All the data beneath this line is to be reproduced exactly.

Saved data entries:
^^^^^^^^^^^^^^^^

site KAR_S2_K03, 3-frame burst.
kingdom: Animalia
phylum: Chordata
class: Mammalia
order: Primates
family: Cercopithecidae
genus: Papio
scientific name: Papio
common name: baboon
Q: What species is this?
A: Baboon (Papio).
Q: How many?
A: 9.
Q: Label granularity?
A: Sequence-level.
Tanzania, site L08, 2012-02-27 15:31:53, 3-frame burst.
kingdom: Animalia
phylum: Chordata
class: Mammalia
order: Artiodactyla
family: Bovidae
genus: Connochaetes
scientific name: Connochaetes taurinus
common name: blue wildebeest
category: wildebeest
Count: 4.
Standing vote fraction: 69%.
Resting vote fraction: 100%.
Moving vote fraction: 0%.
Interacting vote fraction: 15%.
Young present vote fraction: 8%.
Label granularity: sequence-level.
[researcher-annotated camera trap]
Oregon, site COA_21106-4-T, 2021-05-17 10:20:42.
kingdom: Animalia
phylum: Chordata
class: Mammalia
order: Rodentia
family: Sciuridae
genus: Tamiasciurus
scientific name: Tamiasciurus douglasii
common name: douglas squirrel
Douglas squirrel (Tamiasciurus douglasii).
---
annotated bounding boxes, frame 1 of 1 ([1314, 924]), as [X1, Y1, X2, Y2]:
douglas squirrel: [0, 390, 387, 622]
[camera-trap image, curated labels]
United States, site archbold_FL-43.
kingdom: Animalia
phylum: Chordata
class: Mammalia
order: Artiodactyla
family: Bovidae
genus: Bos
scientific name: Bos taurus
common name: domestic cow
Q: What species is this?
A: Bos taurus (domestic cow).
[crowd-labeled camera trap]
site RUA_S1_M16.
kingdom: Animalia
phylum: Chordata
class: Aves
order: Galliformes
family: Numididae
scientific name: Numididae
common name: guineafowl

^^^^^^^^^^^^^^^^

### SOLUTION
site KAR_S2_K03, 3-frame burst.
kingdom: Animalia
phylum: Chordata
class: Mammalia
order: Primates
family: Cercopithecidae
genus: Papio
scientific name: Papio
common name: baboon
Q: What species is this?
A: Baboon (Papio).
Q: How many?
A: 9.
Q: Label granularity?
A: Sequence-level.
Tanzania, site L08, 2012-02-27 15:31:53, 3-frame burst.
kingdom: Animalia
phylum: Chordata
class: Mammalia
order: Artiodactyla
family: Bovidae
genus: Connochaetes
scientific name: Connochaetes taurinus
common name: blue wildebeest
category: wildebeest
Count: 4.
Standing vote fraction: 69%.
Resting vote fraction: 100%.
Moving vote fraction: 0%.
Interacting vote fraction: 15%.
Young present vote fraction: 8%.
Label granularity: sequence-level.
[researcher-annotated camera trap]
Oregon, site COA_21106-4-T, 2021-05-17 10:20:42.
kingdom: Animalia
phylum: Chordata
class: Mammalia
order: Rodentia
family: Sciuridae
genus: Tamiasciurus
scientific name: Tamiasciurus douglasii
common name: douglas squirrel
Douglas squirrel (Tamiasciurus douglasii).
---
annotated bounding boxes, frame 1 of 1 ([1314, 924]), as [X1, Y1, X2, Y2]:
douglas squirrel: [0, 390, 387, 622]
[camera-trap image, curated labels]
United States, site archbold_FL-43.
kingdom: Animalia
phylum: Chordata
class: Mammalia
order: Artiodactyla
family: Bovidae
genus: Bos
scientific name: Bos taurus
common name: domestic cow
Q: What species is this?
A: Bos taurus (domestic cow).
[crowd-labeled camera trap]
site RUA_S1_M16.
kingdom: Animalia
phylum: Chordata
class: Aves
order: Galliformes
family: Numididae
scientific name: Numididae
common name: guineafowl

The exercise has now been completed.